Professor Rebecca Duclos, PhD
Professor, Art History

Office: |
S-EV 3823
Engineering, Computer Science and Visual Arts Integrated Complex, 1515 St. Catherine W. |
Phone: | (514) 848-2424 ext. 5612 |
Email: | rebecca.duclos@concordia.ca |
A life between academe and artists
I came to Concordia in 2010 as part-time faculty in Studio Arts and then returned in 2015 as Dean of the Faculty of Fine Arts. In the interim years, I was Graduate Dean at the School of the Art Institute of Chicago. Some years prior, I was the Director of the MFA program at the Maine College of Art, one of the earliest low residency, interdisciplinary MFAs in America. As a dual citizen, I have moved between America and Canada for academic positions over the years, but my heart and my ancestry is decidedly located in the North.
I have enjoyed a serpentining career that has toggled between academe and the cultural sphere, with “off book” forays into archaeology, sheep herding, and chefing. Long gaps, late life degrees, and living abroad have characterized my path. I hold a PhD in Art History and Visual Culture from the University of Manchester UK and an MA in Museum Studies from the University of Toronto. My undergraduate degrees are in Classical Studies and Near Eastern Archaeology (also U of T), and Art Education (York University). I am also recently certified as a death doula through the University of Vermont USA. I am always still learning!
Throughout my years of study—which were interrupted for travel and work in the cultural sector—I was fortunate to have wonderful support from the Banff Centre for the Arts, Concordia’s Gail and Stephen A. Jarislowsky Institute for Studies in Canadian Art, the Cultural Theory Institute and the Centre for Museology at the University of Manchester in England, and the Getty Research Institute in the States. I will always be thankful for funding I received over the years from the American Association of University Women, the Social Sciences and Humanities Research Council of Canada, Arts Council England, and the Canada Council.
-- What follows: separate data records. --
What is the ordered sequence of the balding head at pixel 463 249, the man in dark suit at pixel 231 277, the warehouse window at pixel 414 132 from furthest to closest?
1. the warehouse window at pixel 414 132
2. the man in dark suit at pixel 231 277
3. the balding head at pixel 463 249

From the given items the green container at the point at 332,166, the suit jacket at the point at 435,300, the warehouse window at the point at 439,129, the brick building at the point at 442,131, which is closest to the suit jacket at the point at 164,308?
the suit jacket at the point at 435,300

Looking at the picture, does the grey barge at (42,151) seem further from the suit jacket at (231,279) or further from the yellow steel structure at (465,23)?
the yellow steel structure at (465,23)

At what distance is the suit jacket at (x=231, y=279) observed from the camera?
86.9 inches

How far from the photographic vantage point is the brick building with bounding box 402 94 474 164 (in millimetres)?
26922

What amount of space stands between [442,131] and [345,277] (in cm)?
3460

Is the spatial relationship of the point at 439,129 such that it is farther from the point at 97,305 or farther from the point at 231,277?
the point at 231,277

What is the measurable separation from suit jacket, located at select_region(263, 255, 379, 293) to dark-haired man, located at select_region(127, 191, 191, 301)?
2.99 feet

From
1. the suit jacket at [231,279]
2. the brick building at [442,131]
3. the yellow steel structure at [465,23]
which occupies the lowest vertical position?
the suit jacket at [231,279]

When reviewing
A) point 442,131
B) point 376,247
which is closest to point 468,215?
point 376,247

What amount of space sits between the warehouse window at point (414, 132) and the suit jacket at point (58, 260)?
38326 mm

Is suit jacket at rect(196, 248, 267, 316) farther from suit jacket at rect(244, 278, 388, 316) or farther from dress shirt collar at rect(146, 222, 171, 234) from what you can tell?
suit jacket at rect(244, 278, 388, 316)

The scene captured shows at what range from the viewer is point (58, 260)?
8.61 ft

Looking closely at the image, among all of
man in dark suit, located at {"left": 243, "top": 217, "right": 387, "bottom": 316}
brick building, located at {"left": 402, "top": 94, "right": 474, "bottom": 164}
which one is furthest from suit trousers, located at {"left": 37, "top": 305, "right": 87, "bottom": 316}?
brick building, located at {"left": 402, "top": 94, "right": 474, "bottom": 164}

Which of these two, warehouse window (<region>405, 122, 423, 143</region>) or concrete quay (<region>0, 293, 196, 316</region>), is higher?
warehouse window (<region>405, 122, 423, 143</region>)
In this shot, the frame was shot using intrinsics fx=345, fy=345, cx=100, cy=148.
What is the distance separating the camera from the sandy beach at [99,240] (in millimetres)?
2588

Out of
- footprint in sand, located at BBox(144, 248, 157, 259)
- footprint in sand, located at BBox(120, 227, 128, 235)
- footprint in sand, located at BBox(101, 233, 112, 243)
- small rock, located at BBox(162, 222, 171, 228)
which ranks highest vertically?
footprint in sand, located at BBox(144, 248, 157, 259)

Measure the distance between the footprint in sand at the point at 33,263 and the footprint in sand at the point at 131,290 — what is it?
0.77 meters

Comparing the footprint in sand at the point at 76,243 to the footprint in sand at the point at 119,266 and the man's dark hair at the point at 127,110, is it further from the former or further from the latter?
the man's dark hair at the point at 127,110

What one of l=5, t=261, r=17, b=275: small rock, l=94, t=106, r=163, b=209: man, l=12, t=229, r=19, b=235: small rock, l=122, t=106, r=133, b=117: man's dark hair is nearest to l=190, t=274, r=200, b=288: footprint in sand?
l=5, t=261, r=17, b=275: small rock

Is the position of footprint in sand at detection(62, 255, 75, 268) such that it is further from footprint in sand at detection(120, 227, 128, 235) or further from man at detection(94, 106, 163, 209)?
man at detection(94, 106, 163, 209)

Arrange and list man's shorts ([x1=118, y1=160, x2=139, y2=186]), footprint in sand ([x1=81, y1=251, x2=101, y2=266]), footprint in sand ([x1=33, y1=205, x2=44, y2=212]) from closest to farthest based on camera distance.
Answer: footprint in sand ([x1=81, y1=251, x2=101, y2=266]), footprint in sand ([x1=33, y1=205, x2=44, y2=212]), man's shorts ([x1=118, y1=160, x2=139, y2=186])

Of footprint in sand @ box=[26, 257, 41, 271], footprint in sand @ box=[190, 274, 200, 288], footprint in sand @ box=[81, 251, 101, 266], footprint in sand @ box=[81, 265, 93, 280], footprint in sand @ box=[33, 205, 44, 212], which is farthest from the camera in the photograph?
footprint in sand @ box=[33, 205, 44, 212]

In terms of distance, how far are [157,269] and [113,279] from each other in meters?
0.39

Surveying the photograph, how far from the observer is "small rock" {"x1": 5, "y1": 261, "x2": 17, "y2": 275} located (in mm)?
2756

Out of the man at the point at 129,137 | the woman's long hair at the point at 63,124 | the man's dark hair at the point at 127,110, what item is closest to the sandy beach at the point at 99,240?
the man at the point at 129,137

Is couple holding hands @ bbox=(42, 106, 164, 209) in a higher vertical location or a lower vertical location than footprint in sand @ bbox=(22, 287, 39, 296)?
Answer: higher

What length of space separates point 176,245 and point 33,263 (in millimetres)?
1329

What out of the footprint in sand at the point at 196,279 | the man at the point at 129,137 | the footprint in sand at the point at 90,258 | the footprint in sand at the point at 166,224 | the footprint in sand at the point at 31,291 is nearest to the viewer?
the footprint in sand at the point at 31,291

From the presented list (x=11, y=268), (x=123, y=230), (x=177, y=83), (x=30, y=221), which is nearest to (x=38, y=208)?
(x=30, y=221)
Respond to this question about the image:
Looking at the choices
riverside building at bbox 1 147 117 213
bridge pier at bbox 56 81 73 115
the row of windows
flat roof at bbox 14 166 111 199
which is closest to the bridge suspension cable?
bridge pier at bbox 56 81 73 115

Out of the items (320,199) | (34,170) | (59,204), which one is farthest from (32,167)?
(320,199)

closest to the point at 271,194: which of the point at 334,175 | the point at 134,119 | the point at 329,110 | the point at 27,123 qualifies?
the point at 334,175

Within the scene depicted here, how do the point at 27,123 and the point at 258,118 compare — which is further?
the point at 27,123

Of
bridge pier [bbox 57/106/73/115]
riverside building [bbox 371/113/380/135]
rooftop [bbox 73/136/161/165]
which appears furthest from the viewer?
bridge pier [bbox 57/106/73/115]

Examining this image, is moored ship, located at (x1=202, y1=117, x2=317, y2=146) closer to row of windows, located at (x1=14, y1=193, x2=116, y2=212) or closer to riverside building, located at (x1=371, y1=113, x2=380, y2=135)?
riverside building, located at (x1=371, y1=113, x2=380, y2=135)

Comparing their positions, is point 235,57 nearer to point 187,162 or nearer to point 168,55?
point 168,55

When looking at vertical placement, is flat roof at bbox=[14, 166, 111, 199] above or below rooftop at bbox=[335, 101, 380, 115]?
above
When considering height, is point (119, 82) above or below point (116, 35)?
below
Prior to my teaching and administrative work back in Canada, I lived, worked, and studied away for a number of years. I taught in Museum Studies, Art History, and Studio Art departments at Deakin University AUS, the University of Manchester, and Manchester Metropolitan University UK, respectively. Between my Masters and PhD degrees, I held institutional appointments at the McMichael Canadian Art Collection, the Design Exchange, the Textile Museum of Canada, and The Manchester Museum.
I long for the days when I was an independent curator working on projects either solo, or as a collaborative duo with my now husband, artist David K. Ross. A decade of works include the “Manchester Letherium” at Cornerhouse UK, “As Much as Possible in the Time and Space Allotted” at Concordia’s Leonard and Bina Ellen Art Gallery, “Voir/Noir” at the Musée d'art de Joliette QC, “Magnify” at the ICA at Maine College of Art USA, and two projects with Montreal’s artist-run spaces Articule--“Telepathic Drawing Session”-- and Skol, “In this lack of containment lies a danger but also a power.” Past publications include essays on artists Peter Cripps, Mike Nelson, Janet Cardiff, George Bures Miller, Lyne Lapointe & Martha Fleming, Gisele Amantea, Leah Garnett, Arnaud Maggs, and Spring Hurlbut.
Three of the most important passions I pursue presently are my work as a Representative Board Member for the European League of Institutes of Art (ELIA), my commitment to the Dying with Dignity movement, and my longstanding involvement with the greyhound rescue community (seven hounds later, and counting).

Teaching activities
ARTH 298 Museological Modes: critical interventions through objects and architectures
Museological Modes is an intensive introduction to key concepts, challenges, and practices that have characterized museological discourse and interventionist action in cultural institutions over the past fifty years. Although the course is structured around select curatorial and artistic projects identified within the genre of “institutional critique,” the thrust is, in fact, to engage in interpretive re-readings of projects through historical, theoretical, and critical narratives which exist for the most part outside the field of Museum Studies. Of interest to subversive scholars, critical cultural workers, and intellectual interventionists, Museological Modes will incorporate case study analyses, but also live conversations with practitioners and hands-on workshops in interpretive programming and exhibition design
ARTH 633C: The Place of Embedded Art Writing
This seminar takes advantage of our place amongst nine vibrant Fine Arts departments where creative production happens on a vast scale daily. The course brings emerging art historians, curators, writers, and critics directly into spaces of production and fabrication, rehearsal and experimentation at Concordia. We will not only produce work alongside creative practitioners whom we find in our midst, but will also look at other experiences of “embeddedness” as described by journalists, ethnographers, geographers, and zoologists in the field. This is a course for students who would like to develop their own approach to art writing—new ways to capture and compose, observe and articulate—in order to formulate a distinct voice through live interaction and critical conversation with peer practitioners.